Dave Simpson 

Bring Me the Horizon: Amo review – ‘It ain’t heavy metal, but that’s alright’

Some of the songs will alienate BMtH’s fanbase but there’s a sense of experimentation alongside the lush orchestration
  
  

Trophy brides … Bring Me the Horizon
Trophy brides … Bring Me the Horizon Photograph: Record Company Handout

The Sheffield rockers’ sixth takes a dramatic stylistic leap. Amo isn’t as barmy a move as Spinal Tap’s spoof Jazz Odyssey, or Chris Cornell’s real-life crunk album, but the blend of rock, balladry and electronics is a long way from BMtH’s deathcore origins. Slightly mirroring Linkin Park’s electronic remap with A Thousand Suns, there are quiet piano parts, bleeping synthesisers, electro raps and even what sounds like a children’s choir.

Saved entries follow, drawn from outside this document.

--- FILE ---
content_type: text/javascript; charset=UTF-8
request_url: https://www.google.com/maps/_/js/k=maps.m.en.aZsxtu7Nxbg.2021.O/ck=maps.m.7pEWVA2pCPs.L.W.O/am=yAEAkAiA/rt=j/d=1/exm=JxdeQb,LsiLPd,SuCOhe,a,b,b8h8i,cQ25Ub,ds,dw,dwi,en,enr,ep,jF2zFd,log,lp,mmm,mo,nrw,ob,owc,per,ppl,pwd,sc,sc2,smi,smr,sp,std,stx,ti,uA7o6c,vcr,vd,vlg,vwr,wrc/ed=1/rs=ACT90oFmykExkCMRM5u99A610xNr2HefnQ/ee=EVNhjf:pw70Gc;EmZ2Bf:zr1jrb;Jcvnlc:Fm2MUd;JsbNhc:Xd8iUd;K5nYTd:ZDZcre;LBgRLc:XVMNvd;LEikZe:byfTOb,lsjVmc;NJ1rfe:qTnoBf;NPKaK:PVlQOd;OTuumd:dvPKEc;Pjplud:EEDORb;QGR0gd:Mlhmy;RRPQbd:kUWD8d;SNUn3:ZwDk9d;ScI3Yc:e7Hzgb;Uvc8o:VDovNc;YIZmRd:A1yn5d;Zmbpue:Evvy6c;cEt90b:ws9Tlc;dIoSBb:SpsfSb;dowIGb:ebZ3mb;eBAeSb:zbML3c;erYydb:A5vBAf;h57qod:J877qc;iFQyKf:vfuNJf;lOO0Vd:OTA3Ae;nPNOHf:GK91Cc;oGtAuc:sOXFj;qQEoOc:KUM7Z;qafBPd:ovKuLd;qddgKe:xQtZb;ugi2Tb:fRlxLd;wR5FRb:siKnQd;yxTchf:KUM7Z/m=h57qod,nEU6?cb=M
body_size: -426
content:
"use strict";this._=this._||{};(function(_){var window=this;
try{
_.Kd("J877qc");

After packing 2015’s platinum That’s the Spirit with what frontman Oli Sykes called “bangers”, the delayed album is – cue fear in the record company boardroom – one the band made for themselves. The album’s first three singles missed the Top 40 (which, granted, isn’t unusual for the mainly album-shifting Yorkshiremen), but they’re hardly uncommercial.

Mantra, the heaviest thing here, mixes trademark BMtH riffola with choir-like keyboards similar to New Order’s Blue Monday. The anthemically sarcastic Wonderful Life – in which Sykes cries, “I’m getting high on a Saturday night … Nobody cares if I’m dead or alive” – could hit home just as much with someone strung out in a swish LA hotel as a lost soul back in Rotherham.

Apparently these songs were written in the wake of Sykes’ divorce, and their themes – existential disillusion, lack of purpose, depression and such – are certainly universal. Grimes collaboration Nihilist Blues convincingly addresses fears of ageing, while the (gulp) classically orchestrated I Don’t Know What to Say – about a friend’s cancer death – is undeniably touching.

However, elsewhere, the likes of Medicine, Mother Tongue and In the Dark are anodyne pop that is liable to alienate the band’s fanbase and makes an uneasy fit with their desire to experiment. Other tracks lose their way in processed vocals and unfamiliar styles, with the pattering, drum’n’bass-driven Ouch being a particular nadir. Praise, then, for Heavy Metal, which isn’t that, but is instead a hoot of a groove in which Sykes both tackles emotional loss (“You don’t love me any more”) and faces a possible thumbs down in some quarters with defiant chutzpah: “It ain’t heavy metal, but that’s alright.”